EXERCISE TASK » Everything from the line containing "Upon inspecting this" to the final line of the records below should be given again exactly, and nothing else.

RECORDS FOR THIS EXERCISE »
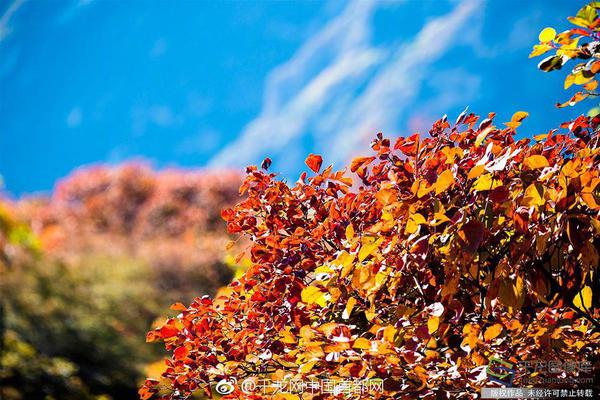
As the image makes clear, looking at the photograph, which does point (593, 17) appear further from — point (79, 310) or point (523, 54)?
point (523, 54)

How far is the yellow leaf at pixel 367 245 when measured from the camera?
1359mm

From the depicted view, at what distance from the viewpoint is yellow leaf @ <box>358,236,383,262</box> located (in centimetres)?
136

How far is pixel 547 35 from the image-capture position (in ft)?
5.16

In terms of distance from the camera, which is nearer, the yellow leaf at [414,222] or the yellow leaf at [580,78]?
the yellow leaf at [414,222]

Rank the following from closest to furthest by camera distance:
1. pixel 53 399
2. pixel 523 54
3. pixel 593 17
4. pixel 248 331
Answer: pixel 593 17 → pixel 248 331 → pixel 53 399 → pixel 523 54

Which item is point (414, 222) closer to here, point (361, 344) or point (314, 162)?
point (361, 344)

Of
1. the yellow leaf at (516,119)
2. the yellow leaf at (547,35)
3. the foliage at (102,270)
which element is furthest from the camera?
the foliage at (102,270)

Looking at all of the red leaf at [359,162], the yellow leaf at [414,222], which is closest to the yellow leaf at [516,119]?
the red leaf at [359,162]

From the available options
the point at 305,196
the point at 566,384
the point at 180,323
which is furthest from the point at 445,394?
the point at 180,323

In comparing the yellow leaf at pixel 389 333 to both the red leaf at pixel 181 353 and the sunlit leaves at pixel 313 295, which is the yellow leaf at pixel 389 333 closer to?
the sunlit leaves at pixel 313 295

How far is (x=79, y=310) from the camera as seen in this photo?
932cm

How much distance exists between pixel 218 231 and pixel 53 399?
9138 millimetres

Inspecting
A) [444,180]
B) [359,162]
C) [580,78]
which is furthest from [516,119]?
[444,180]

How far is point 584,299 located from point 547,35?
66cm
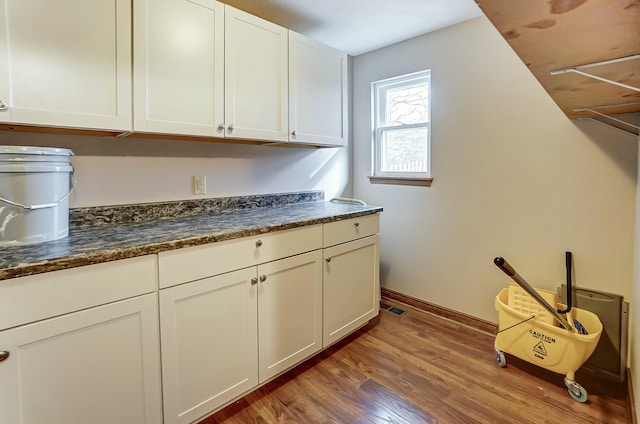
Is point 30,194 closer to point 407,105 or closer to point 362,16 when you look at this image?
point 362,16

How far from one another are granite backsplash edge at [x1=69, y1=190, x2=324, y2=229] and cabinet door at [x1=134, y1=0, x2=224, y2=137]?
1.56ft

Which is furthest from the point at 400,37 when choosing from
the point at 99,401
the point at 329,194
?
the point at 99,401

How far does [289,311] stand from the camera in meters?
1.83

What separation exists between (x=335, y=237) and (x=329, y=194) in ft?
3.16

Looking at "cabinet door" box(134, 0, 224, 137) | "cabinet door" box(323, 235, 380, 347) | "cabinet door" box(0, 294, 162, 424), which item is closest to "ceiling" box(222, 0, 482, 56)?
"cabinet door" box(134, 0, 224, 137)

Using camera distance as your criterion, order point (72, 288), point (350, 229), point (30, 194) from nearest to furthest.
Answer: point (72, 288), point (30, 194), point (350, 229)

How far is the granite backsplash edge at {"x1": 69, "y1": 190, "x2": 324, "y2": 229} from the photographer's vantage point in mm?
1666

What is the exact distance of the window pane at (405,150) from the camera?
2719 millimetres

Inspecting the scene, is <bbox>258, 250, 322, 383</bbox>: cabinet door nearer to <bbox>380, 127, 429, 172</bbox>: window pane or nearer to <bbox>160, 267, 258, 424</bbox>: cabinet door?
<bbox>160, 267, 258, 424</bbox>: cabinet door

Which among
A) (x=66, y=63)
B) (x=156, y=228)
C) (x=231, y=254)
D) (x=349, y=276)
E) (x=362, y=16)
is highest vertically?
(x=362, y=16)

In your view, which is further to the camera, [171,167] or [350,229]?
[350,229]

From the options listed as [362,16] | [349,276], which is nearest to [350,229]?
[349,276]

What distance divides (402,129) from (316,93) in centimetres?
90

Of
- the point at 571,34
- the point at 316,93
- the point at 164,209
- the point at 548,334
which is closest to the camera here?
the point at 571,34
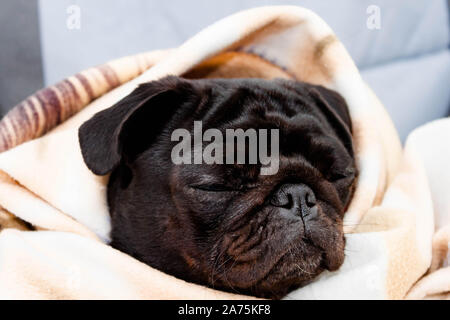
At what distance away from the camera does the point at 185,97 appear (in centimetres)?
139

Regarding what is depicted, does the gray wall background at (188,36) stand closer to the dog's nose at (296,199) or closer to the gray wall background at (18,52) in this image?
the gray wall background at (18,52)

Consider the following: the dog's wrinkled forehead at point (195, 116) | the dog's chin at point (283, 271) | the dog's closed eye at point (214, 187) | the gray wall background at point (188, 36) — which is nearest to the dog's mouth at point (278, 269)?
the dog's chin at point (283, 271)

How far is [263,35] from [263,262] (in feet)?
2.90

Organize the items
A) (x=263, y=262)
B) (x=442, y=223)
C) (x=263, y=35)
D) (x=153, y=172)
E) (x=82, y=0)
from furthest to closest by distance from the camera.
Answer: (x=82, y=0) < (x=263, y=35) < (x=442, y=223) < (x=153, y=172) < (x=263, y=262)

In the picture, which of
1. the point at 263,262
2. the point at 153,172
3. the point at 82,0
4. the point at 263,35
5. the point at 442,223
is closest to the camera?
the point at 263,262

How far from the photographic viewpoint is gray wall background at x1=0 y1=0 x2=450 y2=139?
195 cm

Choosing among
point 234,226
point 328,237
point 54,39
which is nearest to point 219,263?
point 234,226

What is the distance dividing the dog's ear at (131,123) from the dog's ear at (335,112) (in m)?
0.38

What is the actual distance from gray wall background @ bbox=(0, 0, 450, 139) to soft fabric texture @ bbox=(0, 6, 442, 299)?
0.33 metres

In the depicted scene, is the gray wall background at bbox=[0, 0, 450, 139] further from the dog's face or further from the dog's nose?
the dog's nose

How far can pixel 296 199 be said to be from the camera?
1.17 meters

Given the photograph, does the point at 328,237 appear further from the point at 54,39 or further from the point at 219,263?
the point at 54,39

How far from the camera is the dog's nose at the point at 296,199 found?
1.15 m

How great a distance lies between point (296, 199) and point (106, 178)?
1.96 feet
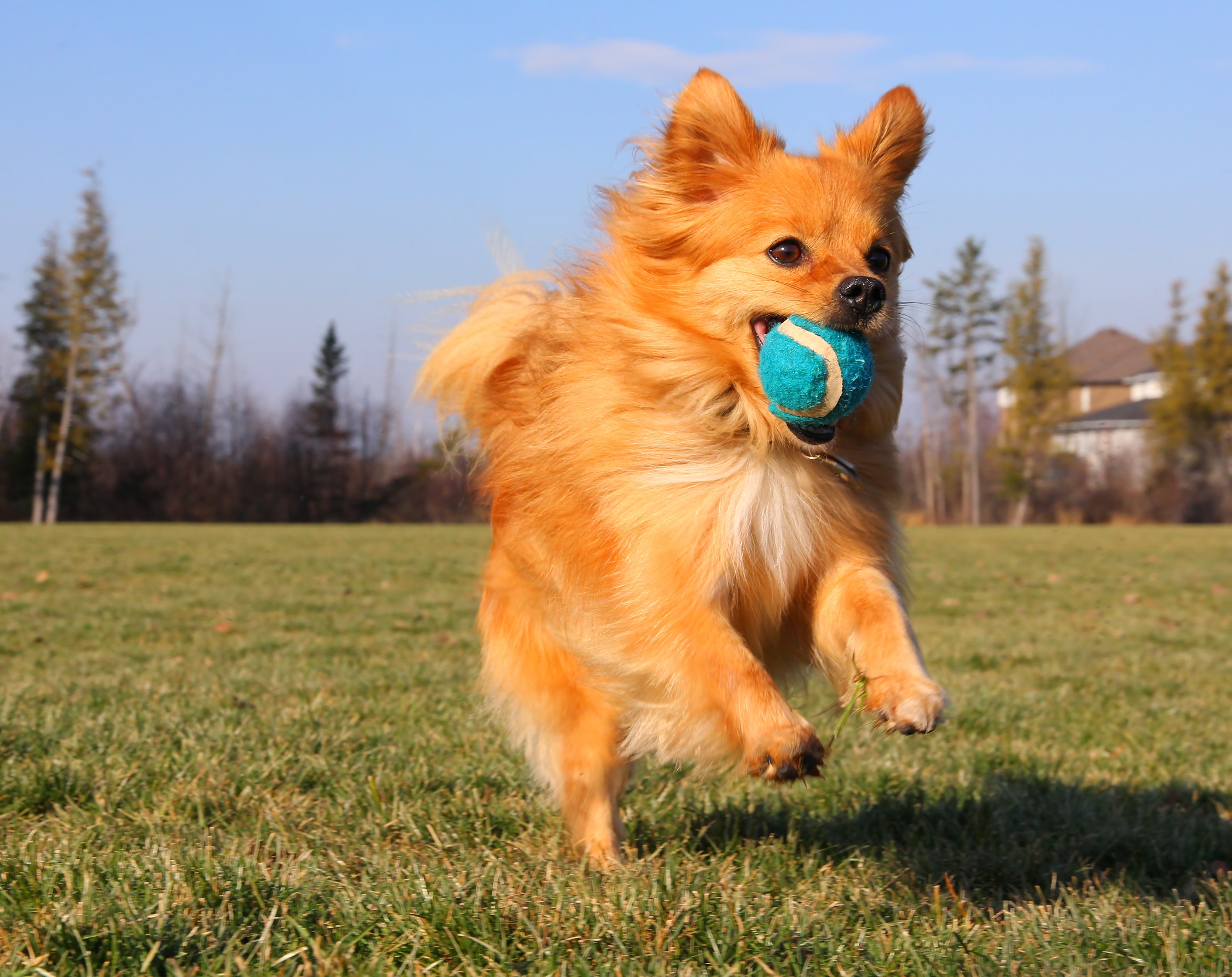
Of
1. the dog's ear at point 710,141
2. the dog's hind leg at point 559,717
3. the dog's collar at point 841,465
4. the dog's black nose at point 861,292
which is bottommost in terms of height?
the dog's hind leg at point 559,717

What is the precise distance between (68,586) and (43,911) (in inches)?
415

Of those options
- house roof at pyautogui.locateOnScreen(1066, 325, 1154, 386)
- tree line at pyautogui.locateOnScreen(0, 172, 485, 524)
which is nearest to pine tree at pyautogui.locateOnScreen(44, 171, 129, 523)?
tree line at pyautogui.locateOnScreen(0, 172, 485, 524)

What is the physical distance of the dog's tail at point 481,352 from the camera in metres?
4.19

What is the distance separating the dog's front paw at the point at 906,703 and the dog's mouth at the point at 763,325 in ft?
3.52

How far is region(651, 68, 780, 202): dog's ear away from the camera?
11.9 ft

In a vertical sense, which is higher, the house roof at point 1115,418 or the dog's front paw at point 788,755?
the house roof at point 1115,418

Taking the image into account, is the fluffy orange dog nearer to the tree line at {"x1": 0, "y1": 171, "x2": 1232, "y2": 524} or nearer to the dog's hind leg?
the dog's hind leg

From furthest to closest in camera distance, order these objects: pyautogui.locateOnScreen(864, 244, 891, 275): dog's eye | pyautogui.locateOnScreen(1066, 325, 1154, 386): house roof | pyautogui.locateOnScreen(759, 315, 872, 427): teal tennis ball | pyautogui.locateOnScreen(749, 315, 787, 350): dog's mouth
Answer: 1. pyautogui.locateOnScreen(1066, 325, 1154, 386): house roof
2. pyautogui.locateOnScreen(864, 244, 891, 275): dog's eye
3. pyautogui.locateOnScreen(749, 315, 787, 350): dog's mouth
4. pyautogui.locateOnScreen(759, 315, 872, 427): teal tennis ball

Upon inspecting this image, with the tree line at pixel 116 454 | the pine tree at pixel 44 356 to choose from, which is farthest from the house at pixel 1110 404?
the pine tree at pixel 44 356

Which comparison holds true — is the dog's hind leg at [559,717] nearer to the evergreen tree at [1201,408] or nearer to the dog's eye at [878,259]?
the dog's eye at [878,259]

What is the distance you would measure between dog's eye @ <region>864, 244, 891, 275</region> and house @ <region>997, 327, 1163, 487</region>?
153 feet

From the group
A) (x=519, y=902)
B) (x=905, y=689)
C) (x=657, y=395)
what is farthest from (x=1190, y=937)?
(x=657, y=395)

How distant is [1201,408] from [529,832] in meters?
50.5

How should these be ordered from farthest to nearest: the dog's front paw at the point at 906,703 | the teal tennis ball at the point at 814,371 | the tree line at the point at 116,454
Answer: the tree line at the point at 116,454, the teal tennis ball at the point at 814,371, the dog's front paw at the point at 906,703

ANSWER »
Upon inspecting this image, with the tree line at pixel 116 454 | the pine tree at pixel 44 356 to choose from, which is farthest from the house at pixel 1110 404?
the pine tree at pixel 44 356

Which comparison holds true — is the dog's hind leg at [559,717] nearer to the evergreen tree at [1201,408] or nearer to the dog's eye at [878,259]?
the dog's eye at [878,259]

What is the distance you would measure between dog's eye @ <region>864, 244, 891, 275</region> and house @ <region>997, 327, 1163, 487</region>?
153 feet

From the group
A) (x=519, y=902)
B) (x=905, y=689)
C) (x=657, y=395)
what is farthest from (x=1190, y=937)?
(x=657, y=395)

How distant is [1201,408] from [529,832] in meters?
50.5

How should these be ordered from farthest to nearest: the dog's front paw at the point at 906,703 | the teal tennis ball at the point at 814,371 | the tree line at the point at 116,454
Answer: the tree line at the point at 116,454, the teal tennis ball at the point at 814,371, the dog's front paw at the point at 906,703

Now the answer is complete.